The ideal system for Banton may be a two-forward lineup with a solid wing presence who can body up larger forwards, where a different physical forward can make up for Banton’s weaknesses in the low post. This would allow Banton to angle for a rebound instead of focusing on box-outs. Two guards, both with secondary ball-handling abilities and quickness to open up space would also be necessary. In this system, Banton could run early offensive sets and dictate the game to his liking while letting others do the primary defensive work for him. This system is not necessarily one that Hoiberg would like to play, either due to personnel, personal preference or simply because running an entire offense through Banton isn’t particularly feasible.
The viability of a team such as this is murky. One would have to sacrifice a lot in order to fit this kind of system which revolves around a unique talent. And therefore, Nebraska’s best way to utilize Banton may be to the detriment of Banton himself, because to try and take full advantage of his abilities would be to sacrifice stability or the system around him. To borrow an economics term, the opportunity cost is too high and there are probably more viable options elsewhere.

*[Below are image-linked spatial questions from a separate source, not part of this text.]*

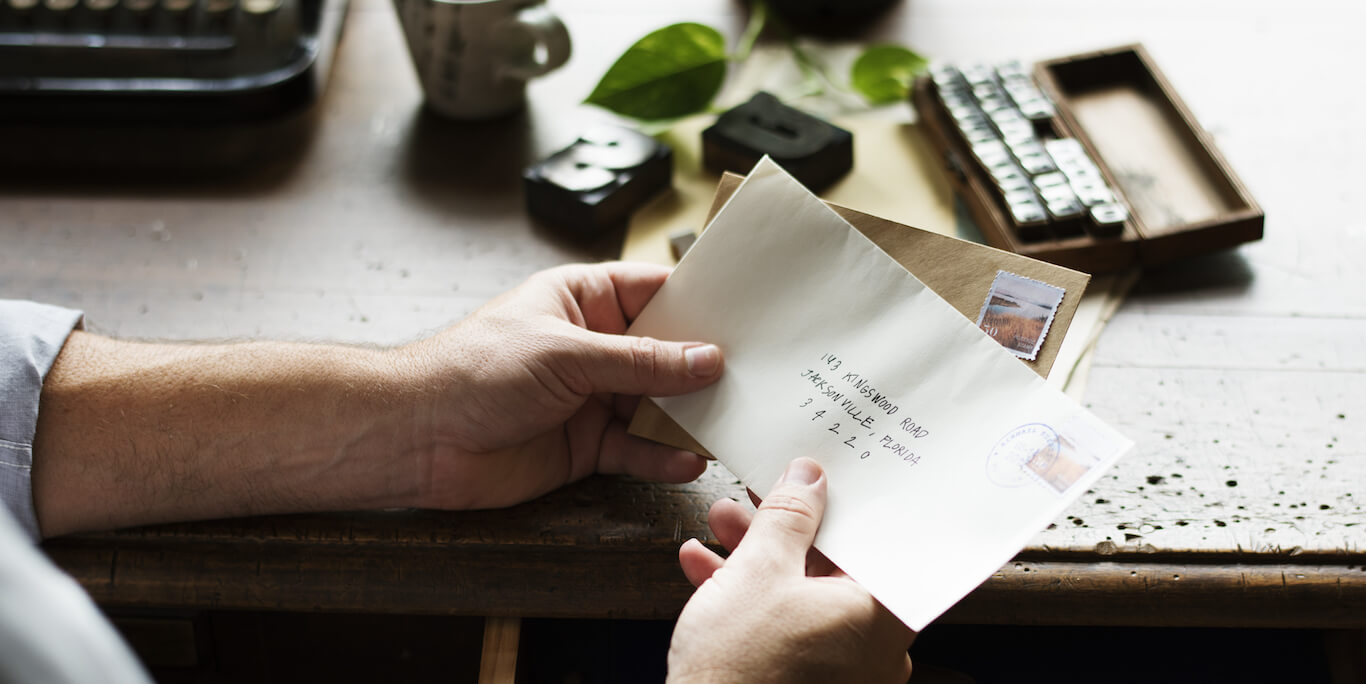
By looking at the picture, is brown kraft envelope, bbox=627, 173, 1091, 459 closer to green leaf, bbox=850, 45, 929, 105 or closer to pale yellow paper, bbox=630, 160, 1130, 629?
pale yellow paper, bbox=630, 160, 1130, 629

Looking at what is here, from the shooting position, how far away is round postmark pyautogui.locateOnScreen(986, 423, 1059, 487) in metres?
0.54

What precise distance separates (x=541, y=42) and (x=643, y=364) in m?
0.41

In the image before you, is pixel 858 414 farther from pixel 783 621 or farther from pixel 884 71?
pixel 884 71

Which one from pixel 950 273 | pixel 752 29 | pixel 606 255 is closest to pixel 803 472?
pixel 950 273

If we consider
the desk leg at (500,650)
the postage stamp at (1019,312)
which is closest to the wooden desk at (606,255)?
the desk leg at (500,650)

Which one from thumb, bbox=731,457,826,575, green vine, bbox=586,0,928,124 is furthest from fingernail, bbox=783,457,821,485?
green vine, bbox=586,0,928,124

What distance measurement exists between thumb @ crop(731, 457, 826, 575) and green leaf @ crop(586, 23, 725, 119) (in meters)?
0.45

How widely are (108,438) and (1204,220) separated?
80 centimetres

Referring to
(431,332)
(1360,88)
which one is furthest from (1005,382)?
(1360,88)

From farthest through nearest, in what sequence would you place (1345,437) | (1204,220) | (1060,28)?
(1060,28) < (1204,220) < (1345,437)

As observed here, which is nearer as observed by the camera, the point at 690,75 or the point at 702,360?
the point at 702,360

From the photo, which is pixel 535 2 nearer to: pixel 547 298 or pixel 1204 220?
pixel 547 298

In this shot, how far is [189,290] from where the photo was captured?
79 centimetres

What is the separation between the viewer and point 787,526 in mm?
544
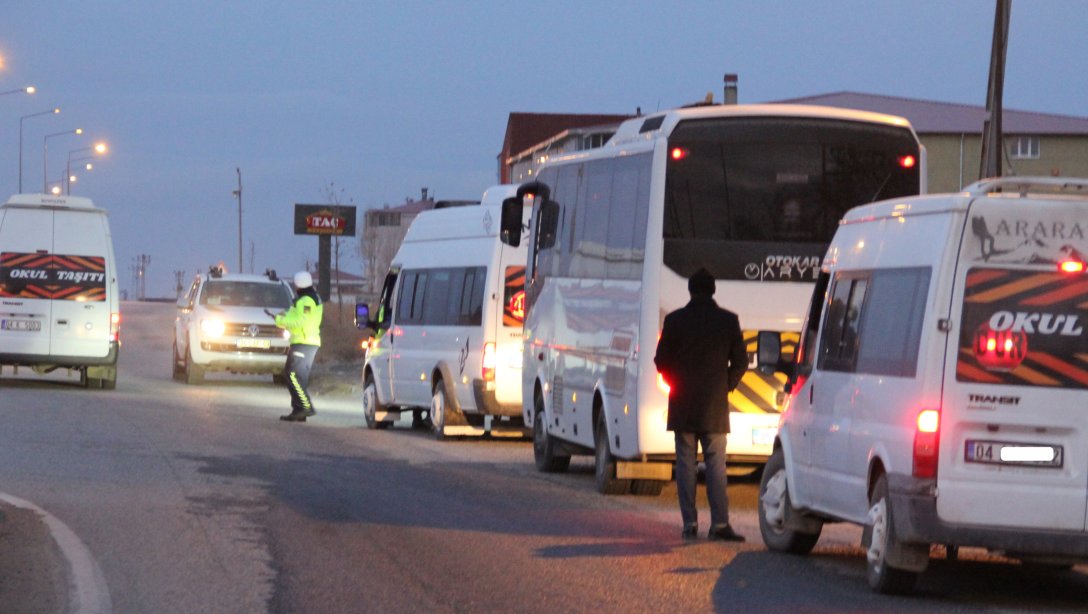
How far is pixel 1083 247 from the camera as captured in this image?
32.8 ft

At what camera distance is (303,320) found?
2572 cm

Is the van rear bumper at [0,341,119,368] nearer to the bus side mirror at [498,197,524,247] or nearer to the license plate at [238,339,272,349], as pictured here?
the license plate at [238,339,272,349]

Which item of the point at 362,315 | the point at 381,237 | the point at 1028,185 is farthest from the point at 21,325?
the point at 381,237

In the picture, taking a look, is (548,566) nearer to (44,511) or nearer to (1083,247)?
(1083,247)

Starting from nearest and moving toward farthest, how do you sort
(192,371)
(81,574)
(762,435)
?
(81,574)
(762,435)
(192,371)

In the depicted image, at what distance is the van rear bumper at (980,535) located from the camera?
9.76 m

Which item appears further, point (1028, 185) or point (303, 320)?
point (303, 320)

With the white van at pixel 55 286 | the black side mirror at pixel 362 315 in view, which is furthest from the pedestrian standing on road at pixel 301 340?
the white van at pixel 55 286

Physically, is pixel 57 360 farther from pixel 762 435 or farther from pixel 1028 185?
pixel 1028 185

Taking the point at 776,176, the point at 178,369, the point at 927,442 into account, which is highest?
the point at 776,176

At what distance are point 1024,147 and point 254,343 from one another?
55.1 m

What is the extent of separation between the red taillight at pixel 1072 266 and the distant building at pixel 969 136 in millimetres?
70870

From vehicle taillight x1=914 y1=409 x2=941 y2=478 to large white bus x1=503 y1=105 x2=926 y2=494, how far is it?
17.1 ft

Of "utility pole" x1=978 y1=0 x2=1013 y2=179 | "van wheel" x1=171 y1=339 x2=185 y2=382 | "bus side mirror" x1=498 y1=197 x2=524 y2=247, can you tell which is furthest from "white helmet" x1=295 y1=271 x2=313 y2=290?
"van wheel" x1=171 y1=339 x2=185 y2=382
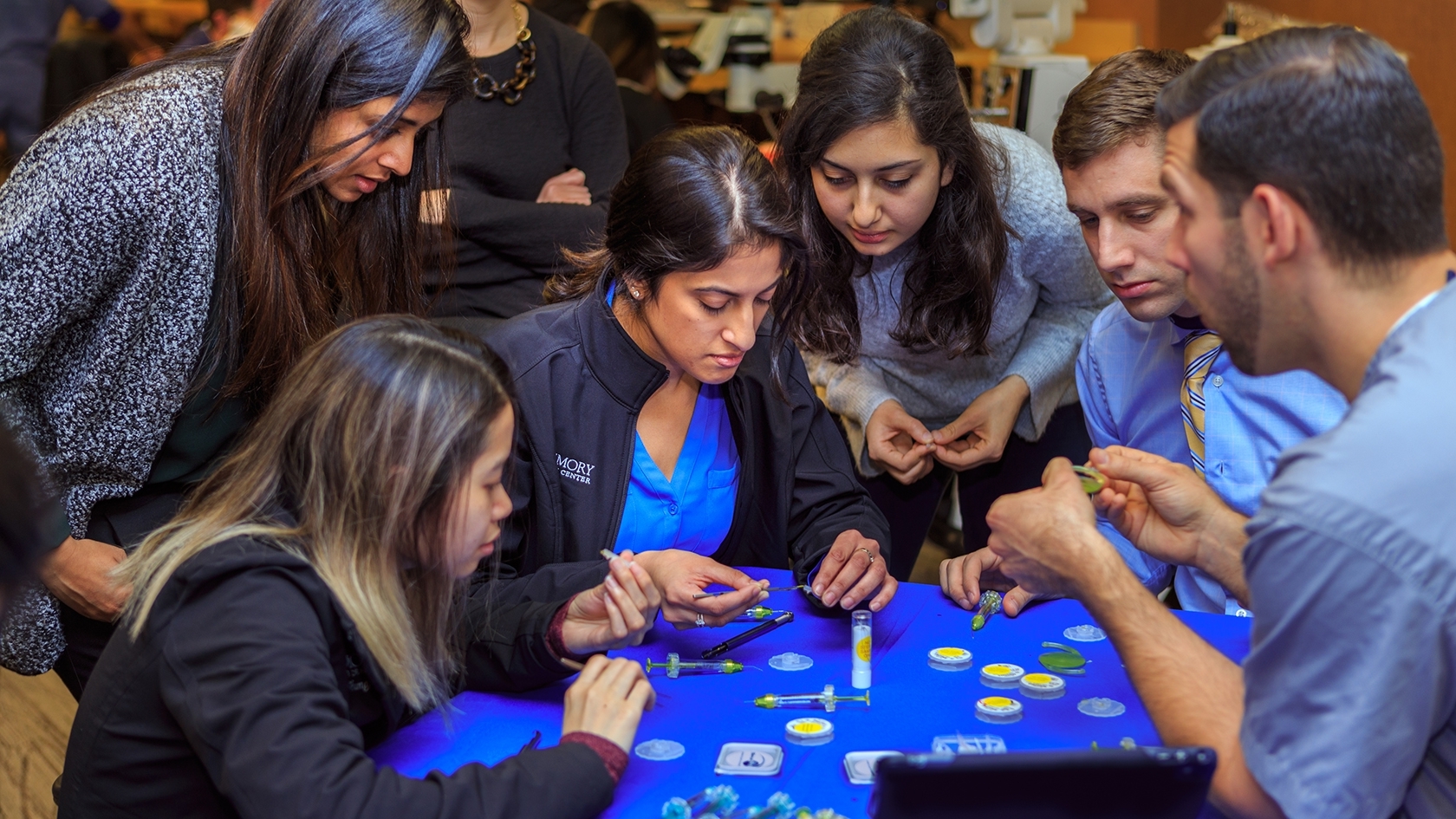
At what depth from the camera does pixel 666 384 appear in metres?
1.94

Were Hoiberg to play the system he debuted last year, Banton might see himself ostracized quickly from the lineup. He cannot run the ornate passing patterns of Mack nor can he be a solid roll man like Ouedraogo. Banton does not appear to be the kind of player who can be dropped into a pre-packaged system where his role has not been tailored to him and his archetype.
Systems are fluid and dynamic, and head coach Fred Hoiberg understands the kind of talent he has in Banton. Not talent in the sense of sheer superstar ability, but rather a unique skill set which can prove itself valuable if given the proper context.